Another example is the ‘new Cold War’ between China and USA. (It is nothing ‘new’, Chen might say, because the Cold War never ended.) Chen’s Asia-as-method uncovers the deep, complex structure of this ‘new Cold War’—which combines the ‘Yellow Peril’, anti-communism, anti-authoritarianism, economic protectionism, the defense of Western human rights, and American imperialism. Asia-as-method reminds political theologians about the unwisdom of choosing one political side to stand by and of falling into a binary mindset.
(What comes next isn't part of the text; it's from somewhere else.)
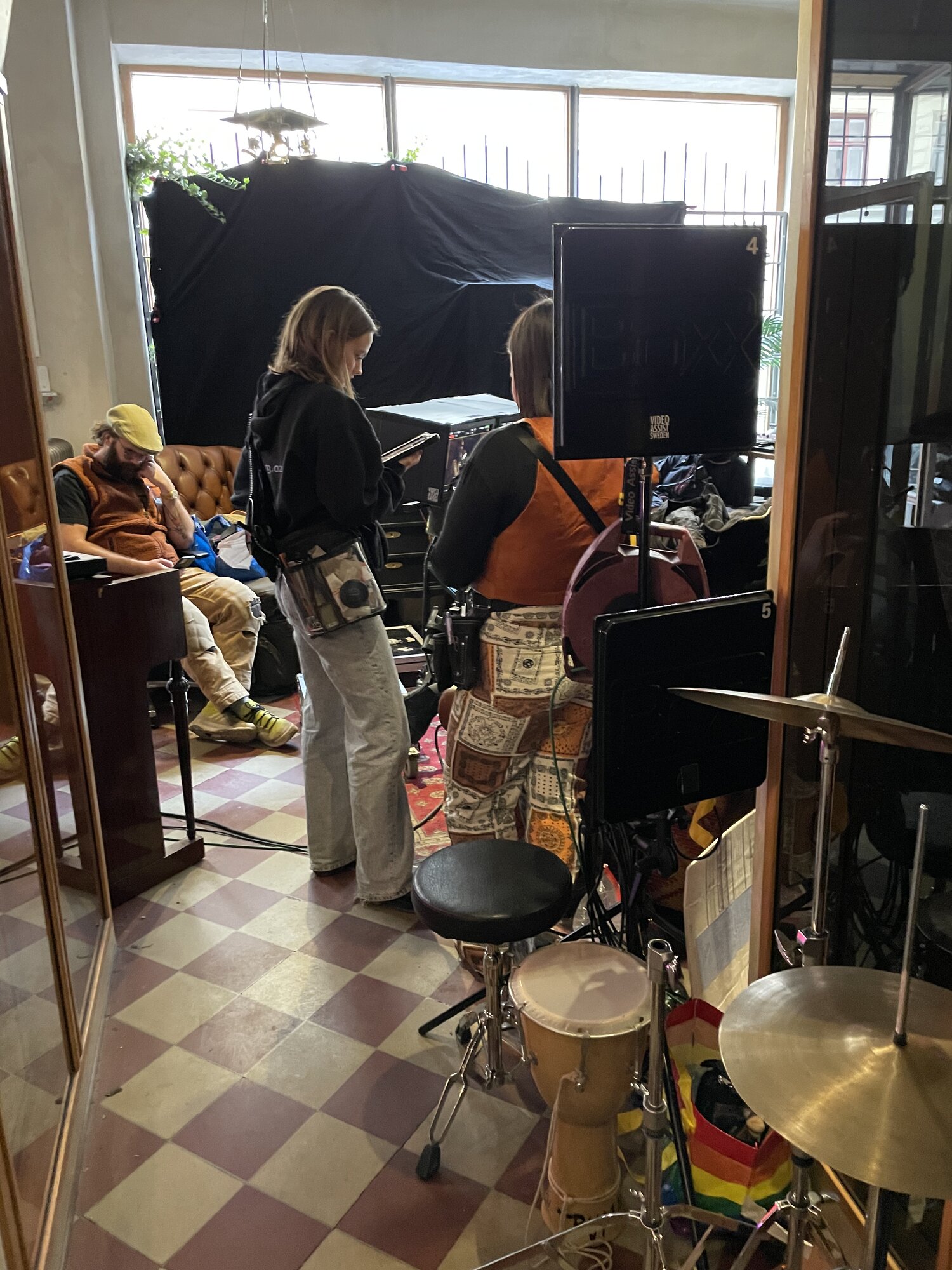 Film production behind the scenes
More importantly, Chen points out that Japanese imperialism continues in political structures even though the Japan Empire no longer exists. The mindset and structure of imperialism remains because Japan constructed imperial subjects. Paradoxically, the will of these individual imperial subjects can be put into practice in present politics by means of democratic votes. Chen’s analysis of the kominka movement draws political theology’s attention to the construction of imperial subjects and the orientation of their desire. Asia-as-method may show how tackling racism, homophobia, sexism and other social oppressions should work with the theological analysis of political desire.
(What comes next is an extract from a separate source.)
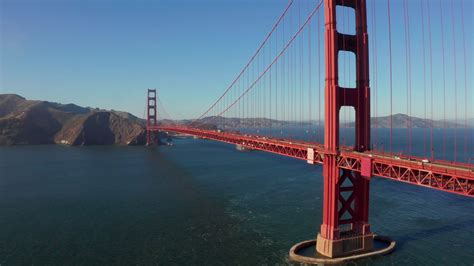 Aerial View Of Golden Gate Bridge In San Stock Footage SBV-337779754 ...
References with Annotations
Chen, Kuan‐Hsing. “Post-Marxism: Between/Beyond Critical Postmodernism and CulturalStudies” and “Cultural Studies and the Politics of Internationalization” (An Interview with Stuart Hall by Kuan-Hsing Chen) In Stuart Hall: Critical Dialogues in Cultural Studies, 307-323, 393-409. London, UK: Routledge, 1996. & Cultural Studies and the Politics of Internationalization
The essay and interview are collected in the book (edited by David Morley and Chen) which puts emphasis on Stuart Hall’s ‘critical dialogue’ within Marxism. Chen’s essay especially examines ‘dominant’ forms of postmodernism in relation to cultural imperialism. His critique concludes with an interview he conducted with Hall in which he raised the questions of historical Anglocentrism in the development of postcolonial theory, and transnationalism and globalization in cultural studies.
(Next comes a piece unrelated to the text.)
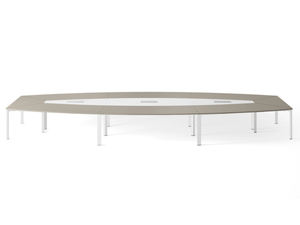 SPECIAL TABLE - Modular melamine and metal meeting table - Table by DVO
Chen, Kuan-Hsing, Ien Ang, Hsiu-Ling Kuo, Hans Hang, and Hsu Ming-Chu, eds. Trajectories: Inter-Asia Cultural Studies. Psychology Press, 1998.
This book selected 18 essays from Asian scholars across different topics about deimperialization, identity politics, and nationalism. In Chen’s Introduction, he reclaims Marxism not from the West or the imperial centers but from Asia.
Chen, Kuan‐Hsing. “Problems and Problematics of Teaching Cultural Studies in Taiwan.” Inter‐Asia Cultural Studies, 9:3 (2008), 500-517.
This essay shows Chen’s internal struggle over designing a cultural studies curriculum in Taiwan. As a practitioner, he shares how he puts his critical theory into practice in university education.
Chen, Kuan‐Hsing. Asia as Method: Toward Deimperialization. Durham: Duke University Press, 2010.
This book systematizes and probably concludes Chen’s project of rethinking cultural theory in the Asian context. It also shows his critique of imperialization and explains why deimperialization is not yet completed.
Morley, David and Kuan‐Hsing Chen, eds. Stuart Hall: Critical Dialogues in Cultural Studies. London, UK: Routledge, 1996.
This collection shows Chen’s dialogue with Stuart Hall and the tradition of the Birmingham School. In the essay he contributed, Chen explores the relationship between Marxism and historical materialism. The book includes his interview with Stuart Hall about the internationalization of British Cultural Studies.